Also note that in all three of the Empire novels the idea of a radioactive surface of much of the Earth is postulated. When they were first written Asimov was clearly fearing a possible nuclear war. But in the next novel we discuss he changes this, possible because it was written later when the fears of nuclear war had largely receded.

Robots and Empire (1985)

This last novel is not part of the Empire novel group, but it is where Asimov finished connecting his Robot series to his Foundation series. The action takes place on Aurora, Solaria, and Earth, the three planets that featured in the previous robot novels, and many of the previous characters have returned. Not Elijah Bailey, though. This novel takes place 200 years after his death. But the Spacers are much longer lived, so people like Gladia Delmarre, who was at the center of The Naked Sun and then appeared in The Robots of Dawn makes her third appearance, and several others from The Robots of Dawn appear again, both human and robot.

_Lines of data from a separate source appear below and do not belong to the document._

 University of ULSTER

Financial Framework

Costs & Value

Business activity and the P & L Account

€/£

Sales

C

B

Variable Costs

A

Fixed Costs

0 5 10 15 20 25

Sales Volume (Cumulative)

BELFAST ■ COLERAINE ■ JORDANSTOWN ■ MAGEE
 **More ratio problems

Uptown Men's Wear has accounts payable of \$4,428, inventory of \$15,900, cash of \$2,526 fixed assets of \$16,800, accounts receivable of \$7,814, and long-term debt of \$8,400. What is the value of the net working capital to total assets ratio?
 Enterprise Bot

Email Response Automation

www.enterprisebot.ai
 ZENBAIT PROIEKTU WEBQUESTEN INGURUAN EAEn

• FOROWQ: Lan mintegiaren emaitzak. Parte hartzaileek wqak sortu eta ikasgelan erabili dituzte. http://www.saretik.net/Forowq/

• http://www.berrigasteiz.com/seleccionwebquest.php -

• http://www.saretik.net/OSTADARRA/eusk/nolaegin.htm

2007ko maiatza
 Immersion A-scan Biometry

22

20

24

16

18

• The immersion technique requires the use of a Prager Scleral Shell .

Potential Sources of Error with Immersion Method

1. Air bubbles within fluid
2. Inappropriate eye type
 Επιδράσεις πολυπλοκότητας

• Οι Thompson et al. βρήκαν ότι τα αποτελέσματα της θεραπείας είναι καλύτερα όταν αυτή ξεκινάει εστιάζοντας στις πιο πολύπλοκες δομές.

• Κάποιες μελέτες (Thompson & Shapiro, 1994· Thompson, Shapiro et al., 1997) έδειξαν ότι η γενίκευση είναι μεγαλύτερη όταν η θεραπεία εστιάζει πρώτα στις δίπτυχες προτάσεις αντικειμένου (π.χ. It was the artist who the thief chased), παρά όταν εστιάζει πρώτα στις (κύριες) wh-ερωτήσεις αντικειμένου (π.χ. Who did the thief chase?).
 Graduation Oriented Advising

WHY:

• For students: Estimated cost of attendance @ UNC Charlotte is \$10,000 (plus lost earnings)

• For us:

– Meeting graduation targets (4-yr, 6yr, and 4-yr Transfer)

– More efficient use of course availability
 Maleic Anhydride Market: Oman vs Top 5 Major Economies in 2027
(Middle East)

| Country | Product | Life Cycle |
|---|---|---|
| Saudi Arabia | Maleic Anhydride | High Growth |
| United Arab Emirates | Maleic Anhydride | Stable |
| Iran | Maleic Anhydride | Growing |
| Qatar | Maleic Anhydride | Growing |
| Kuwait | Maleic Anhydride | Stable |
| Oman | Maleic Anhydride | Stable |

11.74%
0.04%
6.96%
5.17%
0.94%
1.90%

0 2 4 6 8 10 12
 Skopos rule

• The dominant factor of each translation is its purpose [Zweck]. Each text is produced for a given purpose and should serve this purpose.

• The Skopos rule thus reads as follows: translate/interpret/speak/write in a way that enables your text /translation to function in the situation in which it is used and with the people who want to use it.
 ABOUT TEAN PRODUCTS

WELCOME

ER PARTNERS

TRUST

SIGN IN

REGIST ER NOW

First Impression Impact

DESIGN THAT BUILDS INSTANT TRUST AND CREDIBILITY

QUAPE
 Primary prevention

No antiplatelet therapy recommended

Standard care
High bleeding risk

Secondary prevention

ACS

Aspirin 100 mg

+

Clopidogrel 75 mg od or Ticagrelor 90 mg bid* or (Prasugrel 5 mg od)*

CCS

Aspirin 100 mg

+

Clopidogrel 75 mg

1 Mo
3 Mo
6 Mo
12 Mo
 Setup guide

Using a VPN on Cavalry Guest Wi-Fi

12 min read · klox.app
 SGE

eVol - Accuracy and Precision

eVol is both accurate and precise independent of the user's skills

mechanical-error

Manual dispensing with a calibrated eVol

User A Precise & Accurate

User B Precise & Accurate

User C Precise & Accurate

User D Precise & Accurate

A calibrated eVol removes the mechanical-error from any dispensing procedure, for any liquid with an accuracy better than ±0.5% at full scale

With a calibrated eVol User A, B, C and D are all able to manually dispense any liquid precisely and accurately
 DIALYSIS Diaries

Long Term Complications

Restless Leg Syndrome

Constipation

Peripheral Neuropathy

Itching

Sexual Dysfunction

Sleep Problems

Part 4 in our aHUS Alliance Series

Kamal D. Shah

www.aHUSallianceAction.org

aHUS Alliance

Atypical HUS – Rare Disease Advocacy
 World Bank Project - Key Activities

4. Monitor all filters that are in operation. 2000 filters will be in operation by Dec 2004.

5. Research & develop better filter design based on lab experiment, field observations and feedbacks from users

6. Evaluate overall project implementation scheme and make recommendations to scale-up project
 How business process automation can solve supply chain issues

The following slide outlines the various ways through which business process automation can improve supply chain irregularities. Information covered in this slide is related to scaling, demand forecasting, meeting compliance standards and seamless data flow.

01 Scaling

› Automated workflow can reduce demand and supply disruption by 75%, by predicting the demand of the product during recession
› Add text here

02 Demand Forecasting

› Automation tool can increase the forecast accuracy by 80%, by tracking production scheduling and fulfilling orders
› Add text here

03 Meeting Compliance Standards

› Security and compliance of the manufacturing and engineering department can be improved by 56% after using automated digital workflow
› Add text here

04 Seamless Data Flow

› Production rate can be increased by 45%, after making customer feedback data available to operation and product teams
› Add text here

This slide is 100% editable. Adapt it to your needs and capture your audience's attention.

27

The two main robots are R. Daneel Olivaw and R. Giskard Reventlov, who have been given to Gladia by their deceased owner in his will. Giskard has apparently developed a form of telepathy that includes the ability to manipulate minds. And he and Daneel have decided that there is a zeroth law that supersedes the Three Laws of Robotics, which places humanity as a whole in the primary position. This allows them to harm individual humans if it is for the good of all humanity, but only with great difficulty because the First Law is so strong.

At the time of this novel, some elements of the Earth population, including descendants of Elijah Bailey, have overcome their agoraphobia and started to move out to the stars. But they are not Spacers. They call themselves Settlers, and they do not have any robots because they have seen how that corrupted the Spacers. Some of the Spacers, though they have become decadent and stopped settling any worlds after Solaria, see the Settlers as a threat and want to wipe them out. They organize a plot using a device called the “nuclear intensifier” which will turn the surface of the Earth radioactive. Giskard and Daneel stop one of them, but this involves harming a person. Giskard can do it using the Zeroth Law, but the stress of this ultimately causes his demise. But the other Spacer intended to set the “nuclear intensifier” to a lower setting that would take longer to turn the surface radioactive, and the two robots decide that actually this would force the vigorous Earth inhabitants to leave and settle the Galaxy, so they let him do it. And Giskard, before he stops functioning completely, transfers to Daneel the secret of his telepathy/mind manipulation power.

With this novel, Asimov now has a new explanation for the radioactivity of the surface that avoids nuclear war. And he explains how he got from having robots to a Galactic Empire without them. Daneel will be very long lived, and some 20,000 years later will appear as the behind-the-scenes power guiding events in Prelude to Foundation, Foundation’s Edge, and Foundation and Earth.